====== Texto citado ======

Eu já tinha dito, na minha crítica à “Plataforma” e na resposta à carta aberta recebida de Makhno, qual é a minha opinião sobre este pretenso princípio. Mas visto que se insiste numa ideia, ou pelo menos numa expressão, que me parece mais apropriada numa caserna do que num grupo anarquista, se me for permitido, espero dizer ainda algumas palavras sobre esta questão.

Os companheiros do XVIII° dizem que “os anarquistas comunistas devem tender a que a sua influência se exerça com a maior probabilidade de sucesso e não obterão tal resultado senão na medida em que a sua propaganda se desenvolva de modo colectivo, permanente e homogéneo”. De acordo! Mas ao que parece, tal não ocorre; pois os companheiros lamentam que “em nome da mesma organização aos quatro cantos da França se difundem as teorias mais diversas, ao fim e ao cabo, mais opostas”. Isto é muito deplorável, mas significa simplesmente que esta organização não possui um programa claro e preciso, compreendido e aceite por todos os seus membros e que no seu seio se encontram, confundidos debaixo de uma etiqueta comum, pessoas que não têm as mesmas ideias e que deveriam agrupar-se em organizações diversas ou ficarem isolados se não encontrassem quem pensasse como elas.

Se, como dizem os companheiros do XVIII°, a U.A.C.R. (3) não faz nada para estabelecer um programa aceite por todos os seus membros e para se colocar em postura de poderem agir juntos nas situações que se apresentam, se, em suma, a U.A.C.R. tem falta de preparação, de coesão, de acordo, aqui está a raiz do seu mal e é isso que é preciso remediar. E não se remediará em nada proclamando uma “responsabilidade colectiva” que, se não é submissão cega de todos à vontade de alguns, é um absurdo moral em teoria e, na prática, a irresponsabilidade geral.

Mas talvez isto tudo não seja mais do que uma questão de palavras.

Já na minha resposta a Makhno eu dizia: “Pode acontecer que, falando de responsabilidade colectiva, vós entendeis o acordo e a solidariedade que devem existir entre os membros de uma associação. E se é assim, a vossa expressão seria, a meu ver, um uso impróprio de linguagem, mas no fundo tratar-se-ia apenas de uma questão de palavras e estaríamos próximos de um entendimento”.

====== Dados extraídos ======

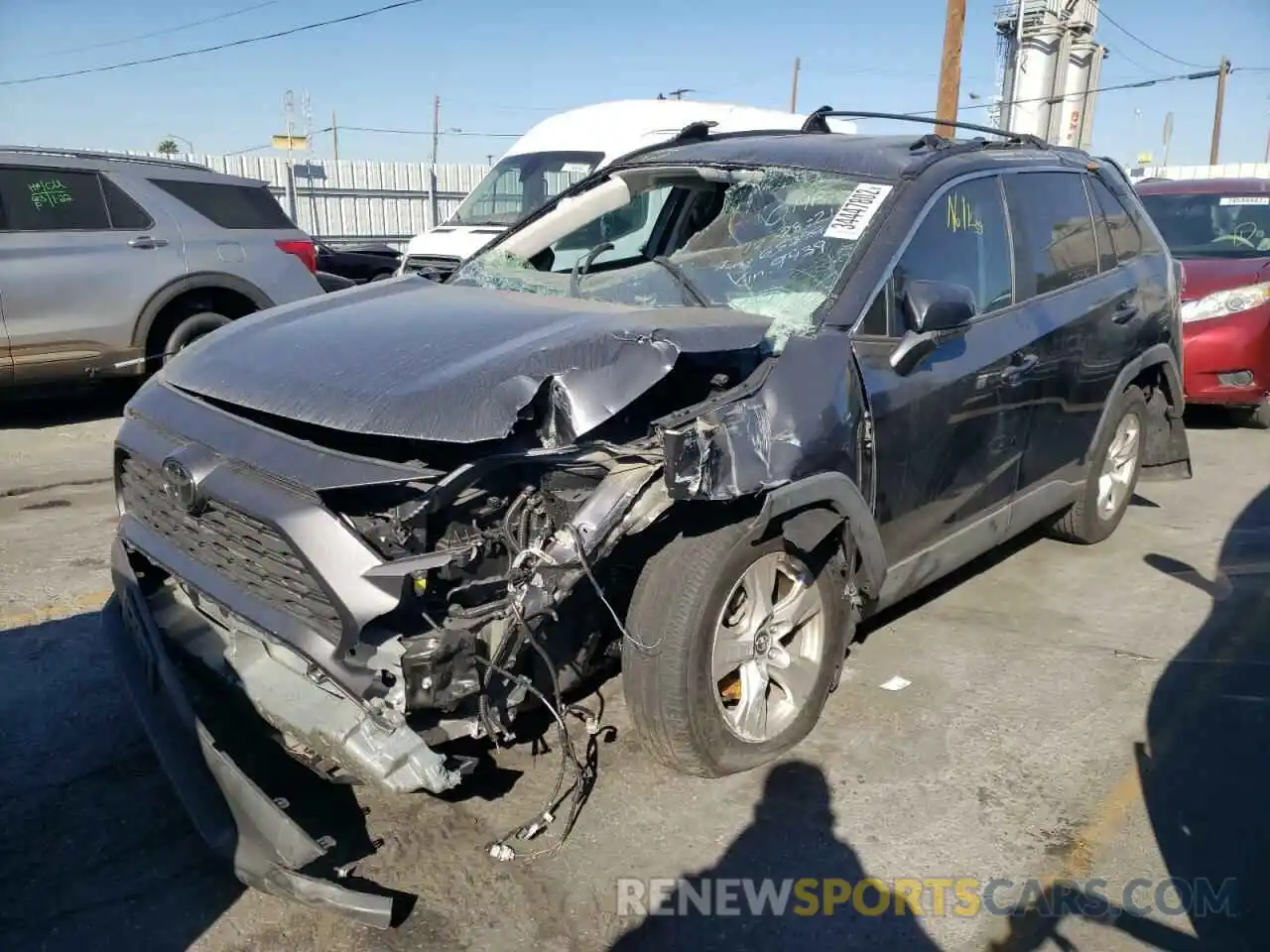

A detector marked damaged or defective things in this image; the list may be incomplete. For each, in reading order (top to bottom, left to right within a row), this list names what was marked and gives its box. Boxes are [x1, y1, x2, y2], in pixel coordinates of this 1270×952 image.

======
====== Dados extraídos ======

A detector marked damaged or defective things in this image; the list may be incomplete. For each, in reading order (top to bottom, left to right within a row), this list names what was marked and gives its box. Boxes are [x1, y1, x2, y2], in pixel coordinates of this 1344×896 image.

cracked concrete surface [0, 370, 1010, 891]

======
====== Dados extraídos ======

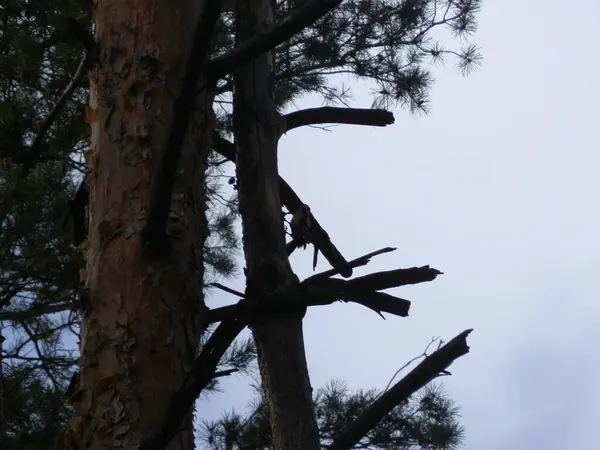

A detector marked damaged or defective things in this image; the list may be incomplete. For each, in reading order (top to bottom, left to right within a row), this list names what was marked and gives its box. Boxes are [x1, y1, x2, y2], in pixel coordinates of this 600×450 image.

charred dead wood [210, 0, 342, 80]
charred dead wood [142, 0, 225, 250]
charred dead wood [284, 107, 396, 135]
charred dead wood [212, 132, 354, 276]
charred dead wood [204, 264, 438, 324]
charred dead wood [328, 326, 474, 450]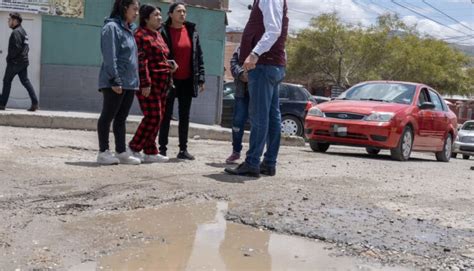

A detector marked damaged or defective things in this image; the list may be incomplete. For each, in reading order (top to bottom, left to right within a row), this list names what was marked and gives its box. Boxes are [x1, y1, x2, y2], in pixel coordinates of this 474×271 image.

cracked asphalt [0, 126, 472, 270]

======

> [Objetivo 1]
Reescreva de forma mais breve o parágrafo do texto citado que começa por "Se, como dizem os companheiros do XVIII°", mantendo os factos principais.
> [Objetivo 2]
Traduza para inglês a frase do texto citado "Mas talvez isto tudo não seja mais do que uma questão de palavras."
> [Objetivo 3]
Continue o texto sobre a responsabilidade colectiva a partir da última frase apresentada.

> [Resposta 1]
Segundo os companheiros do XVIII°, a U.A.C.R. não faz nada para estabelecer um programa aceite por todos os membros nem para poder agir em conjunto. Falta-lhe preparação, coesão e acordo, e é essa a raiz do mal a remediar. Proclamar uma "responsabilidade colectiva" não remedeia nada. Se não for submissão cega de todos à vontade de alguns, é um absurdo moral em teoria e, na prática, a irresponsabilidade geral.

> [Resposta 2]
But perhaps all this is nothing more than a question of words.

> [Resposta 3]
E agora, ao ler aquilo que dizem os companheiros do XVIII° eu vejo-me em acordo substancial com a sua maneira de conceber a organização anárquica (muito longe do espírito autoritário que a “Plataforma” parecia revelar) e estou vendo confirmada a minha esperança de que sob diferenças de linguagens se encerra verdadeiramente uma identidade de propósitos.

Mas se tal é assim, porque insistir numa expressão que é contrária ao objectivo de clarificação e que é uma das causas do mal-estar provocado pela “Plataforma”? Porque não falar como todos os outros, de modo a serem compreendidos e a não criar equívocos?

A responsabilidade moral (pois no nosso caso não pode senão tratar-se de responsabilidade moral) é individual pela sua própria natureza. Apenas o espírito de dominação, nas suas diversas manifestações políticas, militares, eclesiásticas, etc., pode ter considerado responsáveis homens por aquilo que estes não fizeram voluntariamente.

Se entre homens que se puseram de acordo para fazer alguma coisa, algum destes, faltando ao seu compromisso, faz fracassar a iniciativa, todos dirão que é ele o culpado e portanto o responsável, e não aqueles que fizeram até ao fim tudo o que deviam fazer.

De novo, falemos como todos os outros; procuremos fazer-nos entender de todos e talvez assim encontremos menos dificuldade na nossa propaganda.

 

NOTAS:

1) Nestor Makhno (1889-1934), revolucionário e organizador do exército guerrilheiro na Ucrânia (1918-1921), venceu o exército branco mas foi derrotado pelo exército vermelho de Trotsky. Conseguiu escapar e passou o resto de sua vida em Paris. Foi um dos autores da “Plataforma”.

2) Parece que Makhno respondeu essa carta. Um companheiro da A.C.F. (atual A.F.) britânica traduziu-a para o inglês, mas até agora ela ainda não foi publicada em lugar nenhum.